Già è triste novembre, figuriamoci mettendoci dentro un Mondiale senza l'Italia, che stando agli atti non se lo sarebbe meritato, ma da quel che si è visto finora ci potevamo stare anche noi.

Personalmente farò come sempre. Mancando l'Italia, tralascerò l'oziosa fase a gironi, 48 partite quasi sempre poco significative, che servono soltanto a ridurre da 32 a 16 le partecipanti. Invece le 15 partite a eliminazione diretta, lavoro permettendo, cercherò di vedermele tutte. Ne salterà fuori sempre qualcosa di memorabile, specie andando ai rigori, come il "cucchiaio" del "loco" Abreu contro il Ghana nei quarti di finale del 2010 o quattro anni dopo la sostituzione al 120' del portiere olandese, Krul per Cillessen, contro la Costarica. Poi per chi non conosce il calcio tutto questo sarà appunto arabo, ma pazienza.

Insomma alla fine condivido l'idea che giocare i mondiali di calcio in Qatar sia una cosa assurda, che si disputino senza l'Italia sia inoltre mortificante, però alla fine quando si concluderanno con la Coppa sollevata dalla Francia (come temo) e non da Argentina o Belgio (come vorrei), mi verrà un po' di malinconia come alla fine di una festa.

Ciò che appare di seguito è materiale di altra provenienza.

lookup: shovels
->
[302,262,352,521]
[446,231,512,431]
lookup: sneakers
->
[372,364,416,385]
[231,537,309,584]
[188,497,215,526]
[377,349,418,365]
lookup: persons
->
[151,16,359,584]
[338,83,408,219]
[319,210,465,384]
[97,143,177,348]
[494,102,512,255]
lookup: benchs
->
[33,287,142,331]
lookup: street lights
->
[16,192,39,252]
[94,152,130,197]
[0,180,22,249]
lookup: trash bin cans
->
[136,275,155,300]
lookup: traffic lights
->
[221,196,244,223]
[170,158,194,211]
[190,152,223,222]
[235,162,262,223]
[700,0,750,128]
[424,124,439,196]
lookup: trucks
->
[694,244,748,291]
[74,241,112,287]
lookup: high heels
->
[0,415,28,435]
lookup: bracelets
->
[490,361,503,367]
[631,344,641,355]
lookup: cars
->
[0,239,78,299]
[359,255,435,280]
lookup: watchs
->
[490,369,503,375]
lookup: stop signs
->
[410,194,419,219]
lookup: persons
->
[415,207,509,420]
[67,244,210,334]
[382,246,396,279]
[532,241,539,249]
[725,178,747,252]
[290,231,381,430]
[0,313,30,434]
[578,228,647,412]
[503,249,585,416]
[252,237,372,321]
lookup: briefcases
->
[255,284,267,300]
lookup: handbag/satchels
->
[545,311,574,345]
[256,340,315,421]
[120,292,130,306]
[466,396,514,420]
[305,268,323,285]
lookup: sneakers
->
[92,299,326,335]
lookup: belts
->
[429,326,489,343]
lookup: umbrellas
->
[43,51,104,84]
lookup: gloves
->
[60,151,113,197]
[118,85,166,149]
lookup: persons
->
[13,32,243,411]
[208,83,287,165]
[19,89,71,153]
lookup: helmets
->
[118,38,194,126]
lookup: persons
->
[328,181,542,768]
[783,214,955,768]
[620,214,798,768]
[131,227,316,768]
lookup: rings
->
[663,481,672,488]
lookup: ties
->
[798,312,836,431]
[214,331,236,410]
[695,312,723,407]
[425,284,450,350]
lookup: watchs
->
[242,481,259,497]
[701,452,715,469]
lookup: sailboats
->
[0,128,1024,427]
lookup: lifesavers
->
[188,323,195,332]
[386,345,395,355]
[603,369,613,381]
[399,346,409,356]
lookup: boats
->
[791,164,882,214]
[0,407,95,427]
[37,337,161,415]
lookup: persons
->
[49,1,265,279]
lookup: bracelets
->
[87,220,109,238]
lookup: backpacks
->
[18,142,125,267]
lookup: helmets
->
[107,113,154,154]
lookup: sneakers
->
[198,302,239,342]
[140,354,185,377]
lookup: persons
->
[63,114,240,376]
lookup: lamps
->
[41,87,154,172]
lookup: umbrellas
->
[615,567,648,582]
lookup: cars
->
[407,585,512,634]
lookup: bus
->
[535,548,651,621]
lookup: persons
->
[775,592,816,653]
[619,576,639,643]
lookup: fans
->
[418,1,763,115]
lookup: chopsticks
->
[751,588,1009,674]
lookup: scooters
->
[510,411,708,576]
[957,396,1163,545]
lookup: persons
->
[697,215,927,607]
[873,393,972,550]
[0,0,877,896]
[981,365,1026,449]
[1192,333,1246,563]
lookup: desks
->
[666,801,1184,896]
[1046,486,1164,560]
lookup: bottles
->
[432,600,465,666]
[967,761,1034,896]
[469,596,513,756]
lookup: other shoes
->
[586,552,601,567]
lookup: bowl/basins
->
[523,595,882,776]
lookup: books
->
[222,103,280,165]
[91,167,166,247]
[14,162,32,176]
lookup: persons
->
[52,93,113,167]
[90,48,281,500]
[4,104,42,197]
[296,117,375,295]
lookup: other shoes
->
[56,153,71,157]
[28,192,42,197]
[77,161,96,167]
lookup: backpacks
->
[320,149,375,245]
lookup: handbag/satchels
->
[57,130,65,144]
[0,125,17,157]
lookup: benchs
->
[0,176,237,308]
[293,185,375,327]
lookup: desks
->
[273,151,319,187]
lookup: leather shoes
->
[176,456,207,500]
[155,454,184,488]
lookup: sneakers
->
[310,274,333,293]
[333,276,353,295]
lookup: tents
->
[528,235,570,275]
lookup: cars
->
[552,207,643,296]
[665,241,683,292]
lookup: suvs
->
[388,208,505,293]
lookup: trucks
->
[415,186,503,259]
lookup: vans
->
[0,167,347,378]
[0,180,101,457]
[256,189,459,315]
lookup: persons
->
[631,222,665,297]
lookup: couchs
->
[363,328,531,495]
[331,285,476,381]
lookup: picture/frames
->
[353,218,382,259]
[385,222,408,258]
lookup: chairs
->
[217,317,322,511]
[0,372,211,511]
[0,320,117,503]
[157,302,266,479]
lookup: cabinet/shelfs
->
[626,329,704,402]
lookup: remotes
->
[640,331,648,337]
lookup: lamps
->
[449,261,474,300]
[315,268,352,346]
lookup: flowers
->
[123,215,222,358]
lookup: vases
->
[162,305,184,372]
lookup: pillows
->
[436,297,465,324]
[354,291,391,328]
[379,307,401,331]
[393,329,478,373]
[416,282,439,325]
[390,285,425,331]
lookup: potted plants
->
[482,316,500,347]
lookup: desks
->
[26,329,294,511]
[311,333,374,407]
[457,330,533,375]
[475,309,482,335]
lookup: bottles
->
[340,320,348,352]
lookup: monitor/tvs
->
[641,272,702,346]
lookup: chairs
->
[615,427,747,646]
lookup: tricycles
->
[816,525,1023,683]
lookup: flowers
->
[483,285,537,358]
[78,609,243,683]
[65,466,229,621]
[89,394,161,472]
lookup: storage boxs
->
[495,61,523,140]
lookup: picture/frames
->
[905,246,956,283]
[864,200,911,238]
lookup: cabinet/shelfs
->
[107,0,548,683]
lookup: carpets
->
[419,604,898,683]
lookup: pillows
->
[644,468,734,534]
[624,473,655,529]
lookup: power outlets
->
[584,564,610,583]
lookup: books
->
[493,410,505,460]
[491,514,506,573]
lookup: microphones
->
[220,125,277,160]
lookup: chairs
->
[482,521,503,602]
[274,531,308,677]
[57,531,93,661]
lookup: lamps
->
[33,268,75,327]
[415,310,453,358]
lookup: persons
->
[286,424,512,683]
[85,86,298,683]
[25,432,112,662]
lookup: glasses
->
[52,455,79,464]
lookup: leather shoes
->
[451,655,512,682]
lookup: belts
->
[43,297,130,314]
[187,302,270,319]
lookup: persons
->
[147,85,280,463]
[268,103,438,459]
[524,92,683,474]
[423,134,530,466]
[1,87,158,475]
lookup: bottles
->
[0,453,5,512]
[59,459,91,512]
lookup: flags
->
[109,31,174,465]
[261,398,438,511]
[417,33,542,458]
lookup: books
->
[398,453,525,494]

E non solo perché è la prima volta che di un Mondiale, come di tutto il resto, non posso parlarne con mio padre. Perché allora? Beh, avete presente la battuta finale di Io e Annie? Woody Allen, alias Alvy Singer, dice: "Sapete quella vecchia barzelletta dove uno va dallo psichiatra e gli dice: “Mio fratello è pazzo: crede di essere una gallina.”. E il dottore risponde: “Perché non lo interna?”. E l'uomo: “E poi a me le uova chi me le fa?”. Ecco, è un po' quel che penso io - conclude Allen - dei rapporti uomo-donna. Sono irrazionali, pazzi, assurdi, ma continuano perché quasi tutti abbiamo bisogno di uova".